▶ Extrait du document:
═══

Comment (ne pas) réussir son confinement ( France culture:Journal de la philo)

Dernière mise à jour : 2 avr. 2020


Avec le confinement, soudain, certain.e.s d'entre nous ont du temps... beaucoup de temps... l'occasion de redécouvrir le goût du café le matin, apprendre à faire son pain, finir ce livre abandonné sur la table de chevet et autres petits riens. Géraldine Mosna-Savoye se demande : pourquoi faudrait-il absolument faire quelque chose pour réussir son confinement ?


Mercredi, je vous parlais de la place prépondérante que les autres, amis, collègues ou famille, prenaient dans nos vies pourtant confinées et censées être solitaires. De fait, cette période inédite se prête aux paradoxes… et parmi ceux-là, il y a l’idée que notre situation extraordinaire serait toutefois le bon moment pour redécouvrir les petits riens de la vie. 

On se souvient de la Première gorgée de bière de Philippe Delerm… enfin, l’occasion nous serait donnée de la savourer… À situation exceptionnelle, plaisir minuscule. Mais l’équation est-elle si pertinente que ça ? Faut-il vraiment s’attacher aux riens quand tout se reconfigure ?


"Rien, c'est déjà beaucoup"

Serge Gainsbourg le dit très bien : "rien, c’est déjà beaucoup". Rien, c’est plus que le néant, c’est plus que le vide. Période de confinement oblige, à la fois libérés des interactions physiques, du travail au bureau et des sorties amicales, mais néanmoins terrifiés face à tout ce vide, tout ce néant, nous voici donc, tout naturellement, portés à le combler… et grâce à tous ces petits riens !


J’en veux pour preuve cette affiche d’un graphiste parisien, apparue dès les premières heures de confinement sur les réseaux sociaux. Son mot d’ordre : "restez à la maison" était ainsi accompagné de toute une liste de petites choses à faire pour s’occuper : lire, dessiner, jouer aux jeux vidéos, avec ses enfants, ou encore arroser ses plantes vertes. 

Le tout pour, je cite : "sauver des vies". Sauver des vies en restant chez soi, être des héros d’intérieur… cette idée m’a tout de suite parlé : j’adore rester chez moi, qui plus est sur mon canapé, qui plus est à ne rien faire. Mais bizarrement, ne rien faire, ce n’est pas forcément pour la plupart des humains : ne faire rien ! 

Avant ça, une foule de petits riens semblent à accomplir, comme le dit très bien cette affiche : lire, dessiner ou jouer… Et c’est là que m’est apparu le terrible paradoxe de cet héroïsme d’intérieur, la terrible ambivalence de son code d’honneur : rester chez vous, oui, mais surtout pas à ne bêtement rien faire, au contraire : faites plein de petits riens… D’où cette question : des petits riens d’accord, mais pour quoi faire ? 


Petits plaisirs, petites choses, petits riens


Regarder grandir sa plante verte, redécouvrir le goût du café le matin, ce café d’habitude si vite avalé, ouvrir, enfin, ce livre abandonné sur son étagère, se plonger dans les chefs-d’oeuvre du cinéma, ou encore apprendre à faire son pain... les conseils ne manquent pas pour faire face au vide du confinement.

═══

Entrées enregistrées:
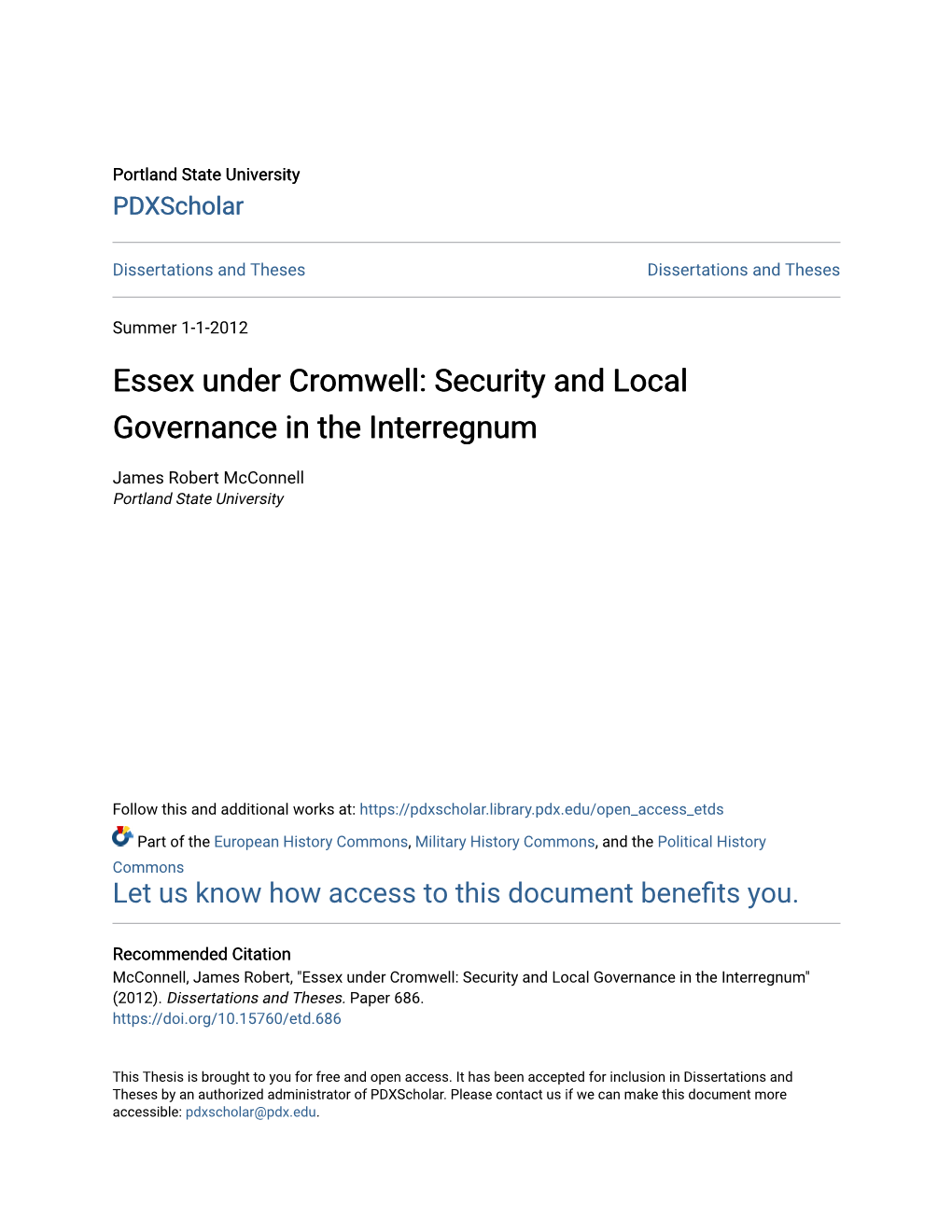 Essex Under Cromwell: Security and Local Governance in the Interregnum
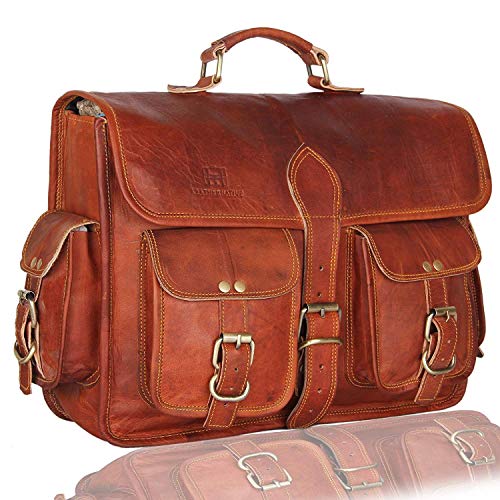 Leather Native 2 Side Pouch Brown Leather Motorcycle Side Pouch Saddlebags Saddle Bag Panniers (2 BAGS) - Thumbnail 6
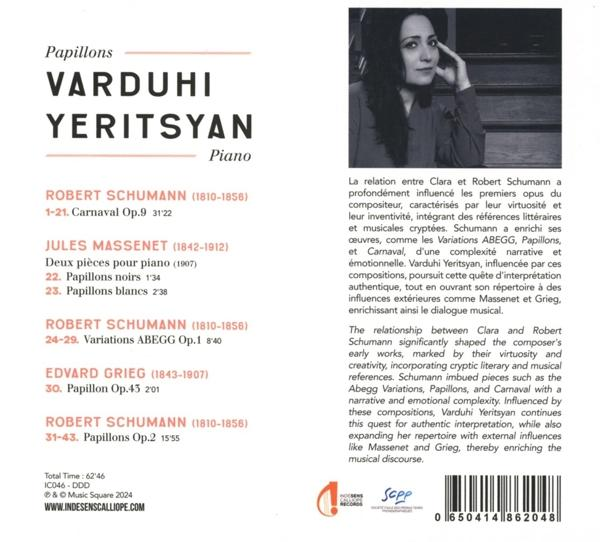 CD-Cover mit Foto einer Frau, Text über Kompositionen von Schumann, Massenet, Grieg und Varduhi Yeritsyan.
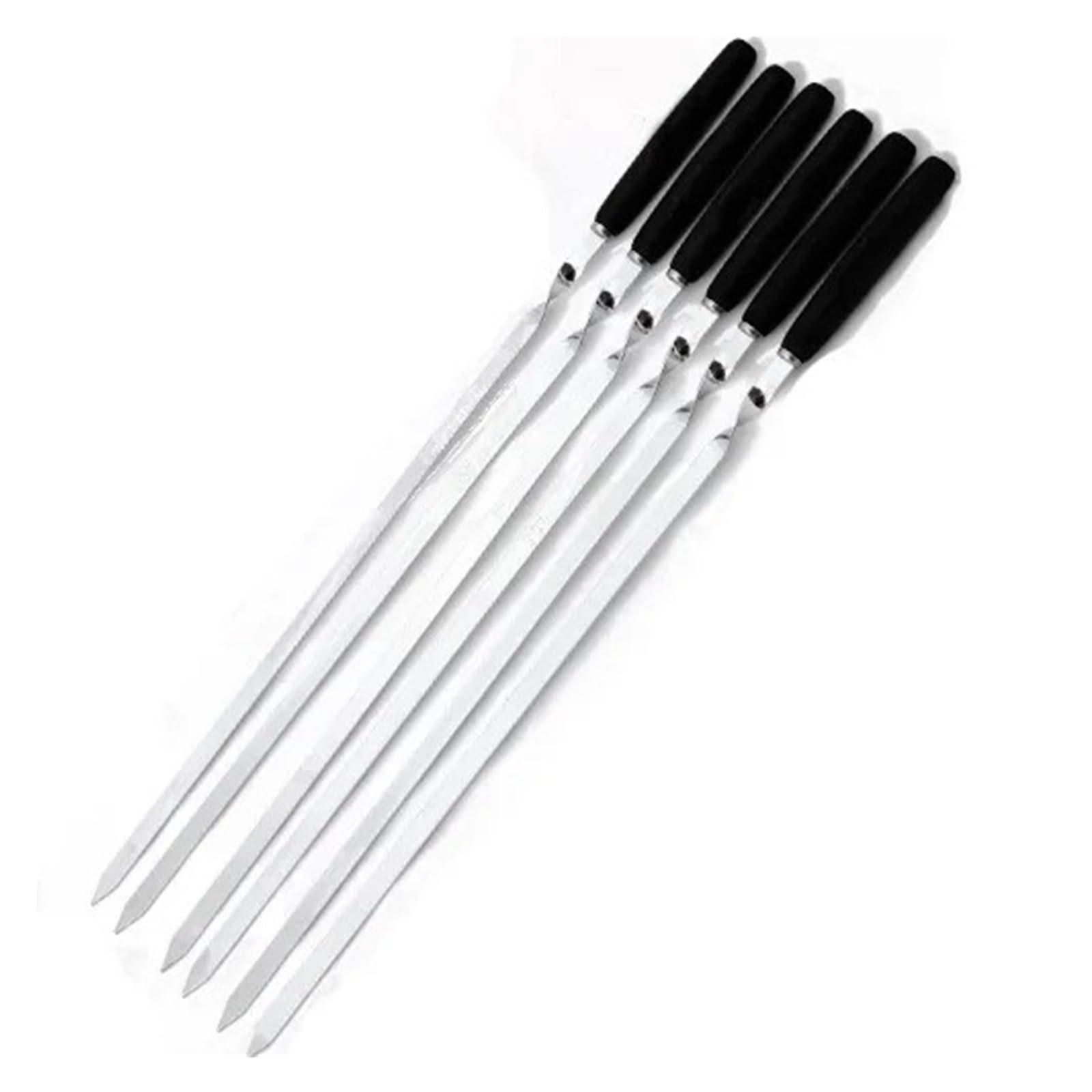 55 cm szpikulec do grilla szaszłyki ze stali nierdzewnej płaski plastikowy uchwyt widelce do grilla mięso ryby grill akcesoria do grilla
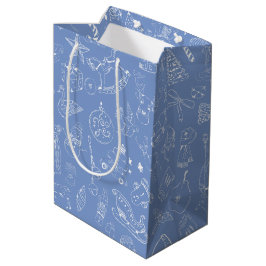 Sacola Para Presentes Média Bonita Mão Desenhada Porco de Natal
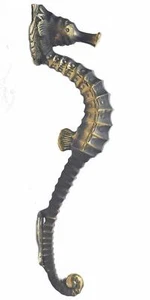 Türgriff Stossgriff Griff Bronzelegierung Seepferd Seepferdchen ca. 27cm - Bild 1 von 4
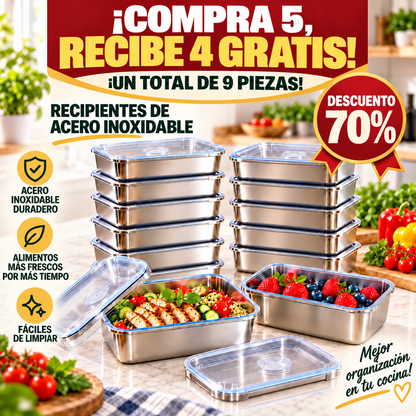 🛍️ Caja de alimentos de acero inoxidable 304 (25 x 20 x 6 cm)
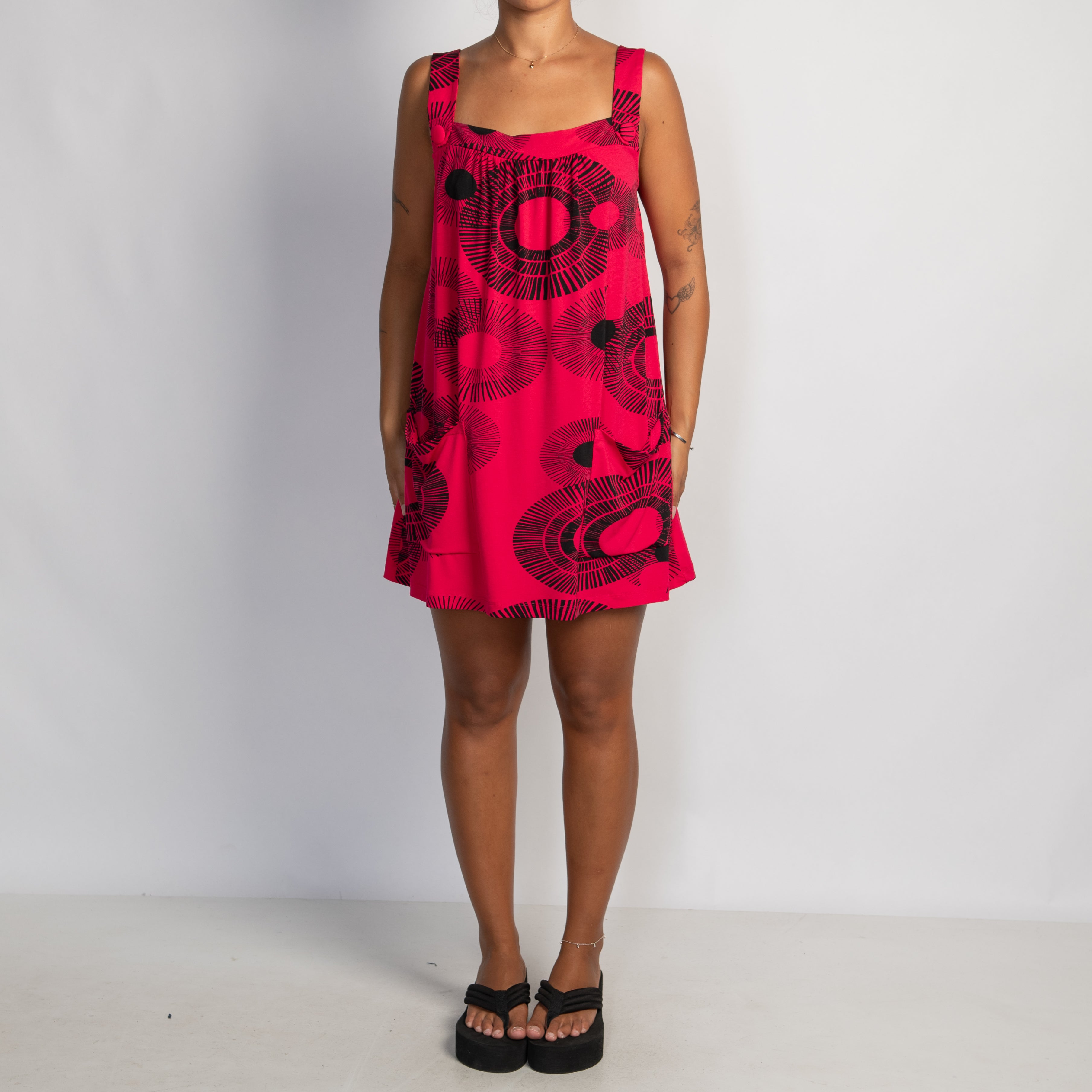 HOT PINK PATTERN MINI DRESS
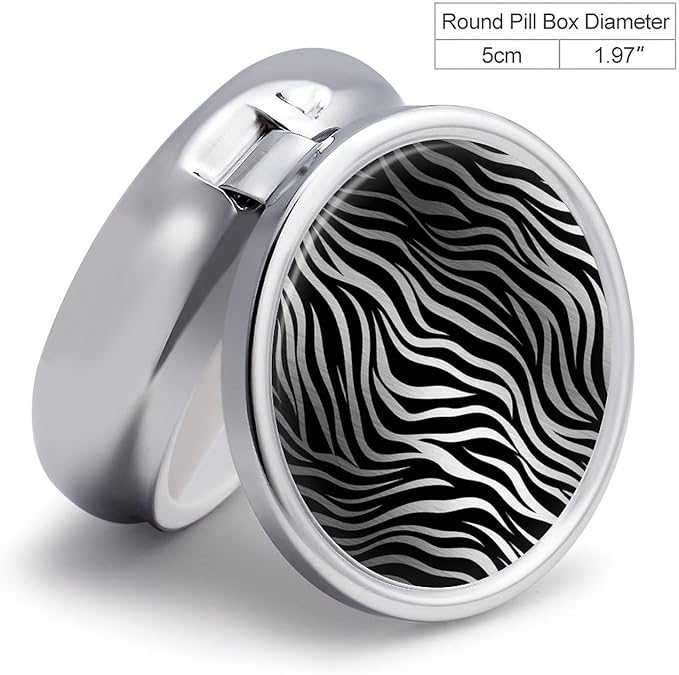 Zebra Print Pill Box Travel Pill Case for Purse Pocket Weekly Medicine Organizer with Mirror 3 Compartment Round Medicine Case Portable PillcaseHolder for Daily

═══

▶ Consigne: Donnez la suite de l'article sur les petits riens du confinement, en reprenant juste après sa dernière phrase.

▶ Résultat:
L’idée revient sans cesse : enfin du temps, de l’espace, pour redécouvrir ces petits plaisirs que l’urgence nous vole d’habitude, pour s’attacher à toutes ces petites choses qui font le sel de la vie, pour reprendre goût à ces petits riens oubliés sous des couches de tâches quotidiennes. 

Petits plaisirs, petites choses, petits riens. Quand on y pense, le sous-entendu est assez paradoxal : il s’agirait de remplacer notre vie quotidienne déjà faite d’une somme de choses à effectuer, par d’autres petites choses encore à accomplir. Mais d’où vient cette idée ? 

Pourquoi faudrait-il toujours faire quelque chose ? Le philosophe Pascal avait bien vu que le divertissement était le meilleur remède pour éviter de penser à soi et à la mort… Mais pourquoi aujourd’hui, ce divertissement, ce quelque chose, serait-il petit, minuscule ? Serait-il de fait plus vrai, plus authentique, meilleur ? Plus mignon peut-être ?


Un manque d'ambition


Là est le problème : non seulement, nous avons peur du vide, mais quand nous voulons le combler, nous manquons cruellement d’ambition. Ce n’est pas de faire son pain ou de jouer avec ses enfants qui manque d’ambition, mais de penser que c’est là, dans ce qui serait ces petits riens, que réside une bonne vie, une vraie vie. 

Aurait-on une vie sans intérêt quand elle est vide ? Quand on se fiche de faire son pain ? Quand ça nous ennuie de faire des grimaces à son enfant ? Quand on ne sait pas dessiner ? Ou, tout simplement, quand on allait au travail et qu’on buvait notre café sans y faire attention ?

Quelque chose d’ambitieux, de grand, de fou serait d’affronter le néant, mais c’est trop difficile… Mais enfin, assumer qu’on aime ne faire rien sur son canapé et qu’on aura peut-être rien tiré de ce temps confiné, c’est déjà pas mal.